In the United States, online colleges that are fully accredited have earned a widely recognized form of university accreditation from either one of the six regional accreditation boards, one of the six national accreditation boards, or one of the four national faith-based accreditation boards. Each of six geographic regions of the United States has one regional accreditation board, a non-governmental agency that oversees and accredits degree-granting institutions headquartered in their areas.

Outside of the United States, other national and regional standards of accreditation hold, and may be highly supportive of, distance education. For example, the Universitat Oberta de Catalunya, or Open University of Catalonia, has been accredited by AQU, the Agency for Quality Assurance in the Catalan University System (a full member of ENQA), since its inception in 1995, and has been called a "significant success story" as "the world's first continuous, and sustainable, virtual university." Similarly, in Ireland, the Higher Education and Training Awards Council (HETAC) has accredited a number of online colleges and degrees (e.g., Setanta College).

==Quality==
Online education enables individuals living with physical disabilities, full-time employees, military personnel, those living abroad, and stay-at-home parents, among others, to have access to accredited higher education.
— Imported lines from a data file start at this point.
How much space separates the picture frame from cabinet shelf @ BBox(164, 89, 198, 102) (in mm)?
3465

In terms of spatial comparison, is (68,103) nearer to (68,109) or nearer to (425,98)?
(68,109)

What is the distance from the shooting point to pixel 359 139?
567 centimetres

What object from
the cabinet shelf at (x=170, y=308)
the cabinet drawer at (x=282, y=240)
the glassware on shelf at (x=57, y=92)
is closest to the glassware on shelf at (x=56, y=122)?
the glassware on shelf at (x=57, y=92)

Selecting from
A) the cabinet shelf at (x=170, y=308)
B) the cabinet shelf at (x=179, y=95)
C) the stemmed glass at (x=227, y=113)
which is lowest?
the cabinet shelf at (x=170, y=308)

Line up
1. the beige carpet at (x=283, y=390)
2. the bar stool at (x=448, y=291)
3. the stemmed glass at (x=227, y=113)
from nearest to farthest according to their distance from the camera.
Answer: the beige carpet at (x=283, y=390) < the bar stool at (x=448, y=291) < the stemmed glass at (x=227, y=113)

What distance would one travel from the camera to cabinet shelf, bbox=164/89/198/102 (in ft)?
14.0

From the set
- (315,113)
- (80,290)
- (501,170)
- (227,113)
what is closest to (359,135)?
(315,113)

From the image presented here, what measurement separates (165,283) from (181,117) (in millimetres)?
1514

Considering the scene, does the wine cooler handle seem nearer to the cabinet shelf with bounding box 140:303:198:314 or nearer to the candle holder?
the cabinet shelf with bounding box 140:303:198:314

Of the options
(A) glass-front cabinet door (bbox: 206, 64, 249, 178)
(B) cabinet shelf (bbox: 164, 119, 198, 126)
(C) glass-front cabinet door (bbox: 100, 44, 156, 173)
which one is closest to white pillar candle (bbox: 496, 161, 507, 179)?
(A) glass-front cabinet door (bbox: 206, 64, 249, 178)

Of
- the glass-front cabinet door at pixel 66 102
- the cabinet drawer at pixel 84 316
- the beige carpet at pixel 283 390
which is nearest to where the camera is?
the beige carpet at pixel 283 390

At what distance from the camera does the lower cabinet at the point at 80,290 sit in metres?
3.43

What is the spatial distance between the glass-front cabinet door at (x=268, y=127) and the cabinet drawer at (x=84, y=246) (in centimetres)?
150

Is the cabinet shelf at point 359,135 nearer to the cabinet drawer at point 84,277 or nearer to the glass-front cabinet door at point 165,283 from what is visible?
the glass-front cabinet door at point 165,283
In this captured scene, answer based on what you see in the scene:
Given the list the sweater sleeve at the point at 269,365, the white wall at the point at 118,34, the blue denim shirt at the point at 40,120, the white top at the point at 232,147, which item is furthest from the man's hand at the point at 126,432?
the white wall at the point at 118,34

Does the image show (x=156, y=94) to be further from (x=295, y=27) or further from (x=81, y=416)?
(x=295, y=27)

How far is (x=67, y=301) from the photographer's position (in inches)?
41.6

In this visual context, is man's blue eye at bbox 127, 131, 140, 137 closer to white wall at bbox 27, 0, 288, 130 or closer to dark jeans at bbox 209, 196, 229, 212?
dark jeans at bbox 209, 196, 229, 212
The perception of the quality of online degrees compared to on-campus degrees varies, but has been increasing in recent years. While most major online colleges are regionally accredited, the public estimation of their quality is in dispute. A national survey of hiring representatives showed that a preference toward on-campus degrees exists. In some instances, hiring executives were unwilling to consider applicants with an online degree. Some experts argue that degrees in certain fields are more accepted online than in others, while some programs are less suited for online-only schools. A major issue for accredited and reputable online programs is the proliferation of proprietary online-only programs that have come under fire in recent years.

A survey by the Distance Education Accrediting Commission (DEAC) found that 100% of employers who responded felt that distance education program graduates performed better on the job as a result of their degree (as compared to their previous performance). Additionally, employers felt that an employee receiving a distance education degree compared favorably, in terms of knowledge learned, to someone with a resident degree. On the other hand, The Chronicle of Higher Education reported in January 2007 on a Vault Inc. survey that found 55 percent of employers preferred traditional degrees over online ones. Forty-one percent, however, said they would give "equal consideration to both types of degrees."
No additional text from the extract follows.